**MATERIAL TO PROCESS**:
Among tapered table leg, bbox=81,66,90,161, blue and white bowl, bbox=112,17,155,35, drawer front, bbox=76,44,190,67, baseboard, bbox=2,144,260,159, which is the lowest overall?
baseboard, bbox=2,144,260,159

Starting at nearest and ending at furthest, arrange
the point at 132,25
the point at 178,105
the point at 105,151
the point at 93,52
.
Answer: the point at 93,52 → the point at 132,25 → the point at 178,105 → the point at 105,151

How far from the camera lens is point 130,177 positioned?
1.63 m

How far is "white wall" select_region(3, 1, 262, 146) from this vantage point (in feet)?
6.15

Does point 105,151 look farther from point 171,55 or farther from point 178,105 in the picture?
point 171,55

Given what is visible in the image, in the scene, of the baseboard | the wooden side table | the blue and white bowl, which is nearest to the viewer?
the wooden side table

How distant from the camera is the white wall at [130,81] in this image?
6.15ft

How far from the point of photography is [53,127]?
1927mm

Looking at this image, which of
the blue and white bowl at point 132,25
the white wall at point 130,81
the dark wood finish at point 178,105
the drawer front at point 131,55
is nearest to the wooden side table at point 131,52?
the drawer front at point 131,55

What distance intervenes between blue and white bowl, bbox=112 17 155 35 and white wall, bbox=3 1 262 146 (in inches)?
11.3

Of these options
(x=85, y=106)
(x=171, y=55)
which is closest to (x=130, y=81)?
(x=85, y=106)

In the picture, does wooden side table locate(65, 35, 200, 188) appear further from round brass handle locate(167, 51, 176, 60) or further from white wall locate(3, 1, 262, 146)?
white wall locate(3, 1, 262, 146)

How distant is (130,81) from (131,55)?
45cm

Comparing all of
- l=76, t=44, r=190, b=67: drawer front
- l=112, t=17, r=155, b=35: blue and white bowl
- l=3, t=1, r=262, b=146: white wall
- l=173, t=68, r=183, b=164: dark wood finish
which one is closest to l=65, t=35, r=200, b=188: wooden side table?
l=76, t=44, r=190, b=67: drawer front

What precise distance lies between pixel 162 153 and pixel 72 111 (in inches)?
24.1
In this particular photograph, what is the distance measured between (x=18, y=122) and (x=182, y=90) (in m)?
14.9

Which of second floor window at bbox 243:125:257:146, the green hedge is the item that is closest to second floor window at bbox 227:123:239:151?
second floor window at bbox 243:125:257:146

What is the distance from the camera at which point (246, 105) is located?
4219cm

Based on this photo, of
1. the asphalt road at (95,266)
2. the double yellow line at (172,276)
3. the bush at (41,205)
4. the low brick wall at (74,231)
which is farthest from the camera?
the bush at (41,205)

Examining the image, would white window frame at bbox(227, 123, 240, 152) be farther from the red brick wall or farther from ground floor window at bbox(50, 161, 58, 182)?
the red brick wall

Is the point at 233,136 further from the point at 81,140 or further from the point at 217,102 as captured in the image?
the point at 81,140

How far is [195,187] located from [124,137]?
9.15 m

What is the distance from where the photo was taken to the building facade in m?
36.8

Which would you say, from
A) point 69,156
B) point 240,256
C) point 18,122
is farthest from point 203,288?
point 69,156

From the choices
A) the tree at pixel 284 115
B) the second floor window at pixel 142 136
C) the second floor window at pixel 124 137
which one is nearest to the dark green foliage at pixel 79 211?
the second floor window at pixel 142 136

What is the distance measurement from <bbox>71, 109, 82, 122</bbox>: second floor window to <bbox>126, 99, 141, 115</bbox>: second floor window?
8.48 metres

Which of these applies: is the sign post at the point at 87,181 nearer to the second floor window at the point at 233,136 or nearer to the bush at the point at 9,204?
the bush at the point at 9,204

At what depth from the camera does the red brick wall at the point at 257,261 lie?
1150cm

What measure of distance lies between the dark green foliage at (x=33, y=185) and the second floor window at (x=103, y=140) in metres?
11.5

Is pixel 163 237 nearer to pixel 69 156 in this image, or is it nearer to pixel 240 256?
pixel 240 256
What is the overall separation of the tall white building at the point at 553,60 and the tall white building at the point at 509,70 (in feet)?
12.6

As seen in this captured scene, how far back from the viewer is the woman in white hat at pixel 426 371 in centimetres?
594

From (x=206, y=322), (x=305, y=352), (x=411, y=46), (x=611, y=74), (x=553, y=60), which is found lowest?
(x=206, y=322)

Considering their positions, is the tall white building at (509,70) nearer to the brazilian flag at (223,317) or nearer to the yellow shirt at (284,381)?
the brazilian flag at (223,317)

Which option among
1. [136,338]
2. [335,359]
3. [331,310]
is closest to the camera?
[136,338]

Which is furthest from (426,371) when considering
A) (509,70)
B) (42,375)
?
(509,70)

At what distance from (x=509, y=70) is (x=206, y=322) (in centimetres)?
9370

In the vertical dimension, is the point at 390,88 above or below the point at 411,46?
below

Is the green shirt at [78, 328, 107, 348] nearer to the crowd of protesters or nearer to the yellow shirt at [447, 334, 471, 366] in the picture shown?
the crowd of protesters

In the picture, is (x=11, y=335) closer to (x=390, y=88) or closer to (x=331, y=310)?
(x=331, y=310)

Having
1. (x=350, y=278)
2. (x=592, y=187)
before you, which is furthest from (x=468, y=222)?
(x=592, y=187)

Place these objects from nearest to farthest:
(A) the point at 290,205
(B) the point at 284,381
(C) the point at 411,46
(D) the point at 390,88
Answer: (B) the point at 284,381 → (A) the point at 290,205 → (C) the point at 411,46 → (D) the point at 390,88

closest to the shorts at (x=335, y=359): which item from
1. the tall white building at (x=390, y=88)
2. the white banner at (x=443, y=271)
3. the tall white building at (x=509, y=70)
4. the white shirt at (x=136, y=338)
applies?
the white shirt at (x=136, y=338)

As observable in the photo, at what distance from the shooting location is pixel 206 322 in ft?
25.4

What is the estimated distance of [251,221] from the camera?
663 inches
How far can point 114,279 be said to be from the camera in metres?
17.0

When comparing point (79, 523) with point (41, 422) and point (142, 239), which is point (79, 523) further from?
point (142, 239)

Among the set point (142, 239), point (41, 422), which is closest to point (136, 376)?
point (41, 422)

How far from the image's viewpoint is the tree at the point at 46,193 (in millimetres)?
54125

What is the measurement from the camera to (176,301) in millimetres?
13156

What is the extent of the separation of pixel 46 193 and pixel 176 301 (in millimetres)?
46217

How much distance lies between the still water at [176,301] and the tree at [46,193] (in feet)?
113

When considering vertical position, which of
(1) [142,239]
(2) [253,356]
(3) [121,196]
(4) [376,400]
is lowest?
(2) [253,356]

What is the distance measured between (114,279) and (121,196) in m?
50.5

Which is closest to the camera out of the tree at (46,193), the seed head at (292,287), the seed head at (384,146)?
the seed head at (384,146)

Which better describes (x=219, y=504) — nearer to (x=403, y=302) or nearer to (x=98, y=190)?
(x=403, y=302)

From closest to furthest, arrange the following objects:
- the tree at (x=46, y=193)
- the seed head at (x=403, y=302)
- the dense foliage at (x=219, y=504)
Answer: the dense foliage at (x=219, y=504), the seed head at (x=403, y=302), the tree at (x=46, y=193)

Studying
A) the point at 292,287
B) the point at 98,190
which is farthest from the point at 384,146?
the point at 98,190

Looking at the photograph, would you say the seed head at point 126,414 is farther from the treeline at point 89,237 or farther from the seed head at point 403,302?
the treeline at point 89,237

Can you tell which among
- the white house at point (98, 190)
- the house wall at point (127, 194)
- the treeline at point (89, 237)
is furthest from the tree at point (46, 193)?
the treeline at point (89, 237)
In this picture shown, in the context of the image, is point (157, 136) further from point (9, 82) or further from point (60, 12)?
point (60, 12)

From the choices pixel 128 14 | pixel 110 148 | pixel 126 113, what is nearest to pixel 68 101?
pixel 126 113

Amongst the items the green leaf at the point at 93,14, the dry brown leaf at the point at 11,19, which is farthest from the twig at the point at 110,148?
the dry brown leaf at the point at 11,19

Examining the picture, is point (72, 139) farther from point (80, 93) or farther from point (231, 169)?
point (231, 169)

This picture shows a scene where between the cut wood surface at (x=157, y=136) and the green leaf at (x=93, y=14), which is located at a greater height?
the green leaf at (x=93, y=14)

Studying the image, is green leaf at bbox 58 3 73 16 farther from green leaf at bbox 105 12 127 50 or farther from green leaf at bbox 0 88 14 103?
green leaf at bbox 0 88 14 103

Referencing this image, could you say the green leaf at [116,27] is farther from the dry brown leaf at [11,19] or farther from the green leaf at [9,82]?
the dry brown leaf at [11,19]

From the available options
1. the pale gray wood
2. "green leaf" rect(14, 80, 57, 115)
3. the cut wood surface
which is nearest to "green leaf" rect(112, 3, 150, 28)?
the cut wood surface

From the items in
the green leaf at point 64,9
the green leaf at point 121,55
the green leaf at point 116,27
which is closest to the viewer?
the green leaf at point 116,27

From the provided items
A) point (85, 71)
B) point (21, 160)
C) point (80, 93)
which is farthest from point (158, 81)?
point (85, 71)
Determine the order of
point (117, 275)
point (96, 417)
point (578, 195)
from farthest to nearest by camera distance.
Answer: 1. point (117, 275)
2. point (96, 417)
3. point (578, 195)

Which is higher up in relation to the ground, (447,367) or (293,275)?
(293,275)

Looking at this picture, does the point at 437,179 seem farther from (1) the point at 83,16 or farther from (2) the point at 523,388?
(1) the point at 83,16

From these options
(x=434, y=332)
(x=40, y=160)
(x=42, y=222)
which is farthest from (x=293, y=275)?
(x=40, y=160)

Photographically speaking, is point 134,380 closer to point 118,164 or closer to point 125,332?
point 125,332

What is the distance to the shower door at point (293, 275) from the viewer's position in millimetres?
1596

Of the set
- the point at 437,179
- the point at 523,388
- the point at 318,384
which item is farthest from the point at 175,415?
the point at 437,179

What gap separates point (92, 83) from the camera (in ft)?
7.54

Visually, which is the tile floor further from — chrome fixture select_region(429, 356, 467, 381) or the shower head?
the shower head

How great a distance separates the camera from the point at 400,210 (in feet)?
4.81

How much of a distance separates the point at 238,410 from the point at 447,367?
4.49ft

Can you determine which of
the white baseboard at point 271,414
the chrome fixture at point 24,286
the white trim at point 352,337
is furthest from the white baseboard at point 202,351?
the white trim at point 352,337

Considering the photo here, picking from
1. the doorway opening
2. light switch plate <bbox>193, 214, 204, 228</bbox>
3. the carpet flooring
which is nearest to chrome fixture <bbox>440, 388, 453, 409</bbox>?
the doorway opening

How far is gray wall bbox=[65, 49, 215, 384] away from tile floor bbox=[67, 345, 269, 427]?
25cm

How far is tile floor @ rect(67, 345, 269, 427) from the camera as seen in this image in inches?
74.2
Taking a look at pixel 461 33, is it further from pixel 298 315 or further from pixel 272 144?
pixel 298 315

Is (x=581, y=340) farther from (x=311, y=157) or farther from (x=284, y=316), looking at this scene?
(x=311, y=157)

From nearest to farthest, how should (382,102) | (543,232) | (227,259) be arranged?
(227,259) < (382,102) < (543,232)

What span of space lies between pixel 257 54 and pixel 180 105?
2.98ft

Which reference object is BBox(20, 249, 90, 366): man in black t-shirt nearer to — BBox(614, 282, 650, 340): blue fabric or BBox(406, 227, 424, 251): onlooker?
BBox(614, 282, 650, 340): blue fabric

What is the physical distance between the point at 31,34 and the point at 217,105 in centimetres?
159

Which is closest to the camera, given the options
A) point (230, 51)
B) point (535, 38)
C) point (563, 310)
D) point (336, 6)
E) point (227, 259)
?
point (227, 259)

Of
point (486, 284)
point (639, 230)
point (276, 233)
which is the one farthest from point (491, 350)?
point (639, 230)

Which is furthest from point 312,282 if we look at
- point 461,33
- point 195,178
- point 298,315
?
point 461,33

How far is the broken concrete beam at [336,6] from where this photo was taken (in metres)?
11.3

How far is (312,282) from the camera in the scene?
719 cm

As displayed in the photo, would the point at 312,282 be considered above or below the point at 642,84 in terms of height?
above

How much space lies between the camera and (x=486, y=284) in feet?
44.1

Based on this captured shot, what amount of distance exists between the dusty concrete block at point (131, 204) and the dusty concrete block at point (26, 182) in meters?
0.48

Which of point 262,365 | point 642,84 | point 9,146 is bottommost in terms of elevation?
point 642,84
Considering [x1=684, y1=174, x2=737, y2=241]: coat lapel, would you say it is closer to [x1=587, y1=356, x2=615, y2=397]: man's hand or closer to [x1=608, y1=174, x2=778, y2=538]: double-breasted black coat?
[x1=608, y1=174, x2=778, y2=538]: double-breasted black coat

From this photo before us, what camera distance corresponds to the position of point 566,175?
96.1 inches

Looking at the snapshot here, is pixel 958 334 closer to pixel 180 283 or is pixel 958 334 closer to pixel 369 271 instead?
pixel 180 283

**STATED GOAL**:
Copy the items word for word from the very beginning through the line that contains "Answer: the point", including that line.

**FINAL RESULT**:
Among tapered table leg, bbox=81,66,90,161, blue and white bowl, bbox=112,17,155,35, drawer front, bbox=76,44,190,67, baseboard, bbox=2,144,260,159, which is the lowest overall?
baseboard, bbox=2,144,260,159

Starting at nearest and ending at furthest, arrange
the point at 132,25
the point at 178,105
the point at 105,151
the point at 93,52
.
Answer: the point at 93,52 → the point at 132,25 → the point at 178,105 → the point at 105,151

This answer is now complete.